[BEGIN]

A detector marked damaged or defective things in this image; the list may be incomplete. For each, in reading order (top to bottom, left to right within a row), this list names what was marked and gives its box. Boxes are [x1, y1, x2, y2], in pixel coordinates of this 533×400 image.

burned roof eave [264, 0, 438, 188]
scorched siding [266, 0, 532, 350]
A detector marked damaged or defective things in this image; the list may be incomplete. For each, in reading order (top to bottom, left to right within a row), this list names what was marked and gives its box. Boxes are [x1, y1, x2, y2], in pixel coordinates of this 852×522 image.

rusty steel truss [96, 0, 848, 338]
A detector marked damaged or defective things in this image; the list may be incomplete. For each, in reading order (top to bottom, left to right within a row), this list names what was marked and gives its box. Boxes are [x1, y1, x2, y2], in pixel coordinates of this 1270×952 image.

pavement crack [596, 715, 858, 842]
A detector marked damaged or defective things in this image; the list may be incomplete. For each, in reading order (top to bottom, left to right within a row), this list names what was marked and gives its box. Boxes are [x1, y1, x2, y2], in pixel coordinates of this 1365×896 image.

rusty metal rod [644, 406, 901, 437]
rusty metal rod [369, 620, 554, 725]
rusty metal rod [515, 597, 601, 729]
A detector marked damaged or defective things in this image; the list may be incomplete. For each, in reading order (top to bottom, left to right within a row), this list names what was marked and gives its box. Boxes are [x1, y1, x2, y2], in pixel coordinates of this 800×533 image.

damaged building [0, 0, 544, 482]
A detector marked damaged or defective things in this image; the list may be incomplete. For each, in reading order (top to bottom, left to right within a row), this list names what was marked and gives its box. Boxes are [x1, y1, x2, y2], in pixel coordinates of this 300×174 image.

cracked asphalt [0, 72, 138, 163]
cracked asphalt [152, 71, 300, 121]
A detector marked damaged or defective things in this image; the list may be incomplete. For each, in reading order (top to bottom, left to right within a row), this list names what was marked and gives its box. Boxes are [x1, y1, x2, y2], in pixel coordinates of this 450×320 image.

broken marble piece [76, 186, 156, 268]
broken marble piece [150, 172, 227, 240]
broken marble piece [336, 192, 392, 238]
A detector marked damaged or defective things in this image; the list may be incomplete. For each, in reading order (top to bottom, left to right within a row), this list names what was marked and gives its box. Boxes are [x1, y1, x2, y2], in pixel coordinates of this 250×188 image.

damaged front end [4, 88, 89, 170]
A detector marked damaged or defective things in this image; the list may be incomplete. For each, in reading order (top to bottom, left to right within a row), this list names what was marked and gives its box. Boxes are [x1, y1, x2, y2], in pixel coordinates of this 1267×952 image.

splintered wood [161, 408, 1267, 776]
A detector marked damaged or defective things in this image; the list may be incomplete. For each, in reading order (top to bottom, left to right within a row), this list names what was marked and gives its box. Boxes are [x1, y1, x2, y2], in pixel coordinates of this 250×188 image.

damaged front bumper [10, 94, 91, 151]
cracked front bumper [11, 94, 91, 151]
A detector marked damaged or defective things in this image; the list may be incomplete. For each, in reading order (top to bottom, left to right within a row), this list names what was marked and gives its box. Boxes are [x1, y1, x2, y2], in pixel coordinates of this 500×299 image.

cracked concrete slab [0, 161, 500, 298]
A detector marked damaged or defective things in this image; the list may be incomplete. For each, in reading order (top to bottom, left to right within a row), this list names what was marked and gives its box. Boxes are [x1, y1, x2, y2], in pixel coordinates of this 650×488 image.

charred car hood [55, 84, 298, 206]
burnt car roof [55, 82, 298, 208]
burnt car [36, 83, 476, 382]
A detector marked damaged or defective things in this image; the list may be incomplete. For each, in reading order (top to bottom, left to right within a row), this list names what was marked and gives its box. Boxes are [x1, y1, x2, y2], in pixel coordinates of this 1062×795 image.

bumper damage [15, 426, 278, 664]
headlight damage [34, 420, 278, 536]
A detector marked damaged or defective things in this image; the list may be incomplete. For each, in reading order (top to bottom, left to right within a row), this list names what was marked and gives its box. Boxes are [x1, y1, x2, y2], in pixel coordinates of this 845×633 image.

[END]

Task requirements >> Write out every line of the listing above as a JSON list of strings, one string per line, with the blank lines dropped.

Response to the task >>
[
  "A detector marked damaged or defective things in this image; the list may be incomplete. For each, in reading order (top to bottom, left to right within a row), this list names what was marked and gives its box. Boxes are [x1, y1, x2, y2], in pixel coordinates of this 533×400 image.",
  "burned roof eave [264, 0, 438, 188]",
  "scorched siding [266, 0, 532, 350]",
  "A detector marked damaged or defective things in this image; the list may be incomplete. For each, in reading order (top to bottom, left to right within a row), this list names what was marked and gives its box. Boxes are [x1, y1, x2, y2], in pixel coordinates of this 852×522 image.",
  "rusty steel truss [96, 0, 848, 338]",
  "A detector marked damaged or defective things in this image; the list may be incomplete. For each, in reading order (top to bottom, left to right within a row), this list names what was marked and gives its box. Boxes are [x1, y1, x2, y2], in pixel coordinates of this 1270×952 image.",
  "pavement crack [596, 715, 858, 842]",
  "A detector marked damaged or defective things in this image; the list may be incomplete. For each, in reading order (top to bottom, left to right within a row), this list names what was marked and gives its box. Boxes are [x1, y1, x2, y2], in pixel coordinates of this 1365×896 image.",
  "rusty metal rod [644, 406, 901, 437]",
  "rusty metal rod [369, 620, 554, 725]",
  "rusty metal rod [515, 597, 601, 729]",
  "A detector marked damaged or defective things in this image; the list may be incomplete. For each, in reading order (top to bottom, left to right within a row), this list names what was marked and gives its box. Boxes are [x1, y1, x2, y2], in pixel coordinates of this 800×533 image.",
  "damaged building [0, 0, 544, 482]",
  "A detector marked damaged or defective things in this image; the list may be incomplete. For each, in reading order (top to bottom, left to right within a row), this list names what was marked and gives its box. Boxes are [x1, y1, x2, y2], in pixel coordinates of this 300×174 image.",
  "cracked asphalt [0, 72, 138, 163]",
  "cracked asphalt [152, 71, 300, 121]",
  "A detector marked damaged or defective things in this image; the list may be incomplete. For each, in reading order (top to bottom, left to right within a row), this list names what was marked and gives its box. Boxes are [x1, y1, x2, y2], in pixel coordinates of this 450×320 image.",
  "broken marble piece [76, 186, 156, 268]",
  "broken marble piece [150, 172, 227, 240]",
  "broken marble piece [336, 192, 392, 238]",
  "A detector marked damaged or defective things in this image; the list may be incomplete. For each, in reading order (top to bottom, left to right within a row), this list names what was marked and gives its box. Boxes are [x1, y1, x2, y2], in pixel coordinates of this 250×188 image.",
  "damaged front end [4, 88, 89, 170]",
  "A detector marked damaged or defective things in this image; the list may be incomplete. For each, in reading order (top to bottom, left to right within a row), this list names what was marked and gives its box. Boxes are [x1, y1, x2, y2], in pixel coordinates of this 1267×952 image.",
  "splintered wood [161, 408, 1267, 776]",
  "A detector marked damaged or defective things in this image; the list may be incomplete. For each, in reading order (top to bottom, left to right within a row), this list names what was marked and gives its box. Boxes are [x1, y1, x2, y2], in pixel coordinates of this 250×188 image.",
  "damaged front bumper [10, 94, 91, 151]",
  "cracked front bumper [11, 94, 91, 151]",
  "A detector marked damaged or defective things in this image; the list may be incomplete. For each, in reading order (top to bottom, left to right within a row), this list names what was marked and gives its box. Boxes are [x1, y1, x2, y2], in pixel coordinates of this 500×299 image.",
  "cracked concrete slab [0, 161, 500, 298]",
  "A detector marked damaged or defective things in this image; the list may be incomplete. For each, in reading order (top to bottom, left to right within a row), this list names what was marked and gives its box. Boxes are [x1, y1, x2, y2], in pixel coordinates of this 650×488 image.",
  "charred car hood [55, 84, 298, 206]",
  "burnt car roof [55, 82, 298, 208]",
  "burnt car [36, 83, 476, 382]",
  "A detector marked damaged or defective things in this image; the list may be incomplete. For each, in reading order (top to bottom, left to right within a row), this list names what was marked and gives its box. Boxes are [x1, y1, x2, y2], in pixel coordinates of this 1062×795 image.",
  "bumper damage [15, 426, 278, 664]",
  "headlight damage [34, 420, 278, 536]",
  "A detector marked damaged or defective things in this image; the list may be incomplete. For each, in reading order (top to bottom, left to right within a row), this list names what was marked and gives its box. Boxes are [x1, y1, x2, y2], in pixel coordinates of this 845×633 image."
]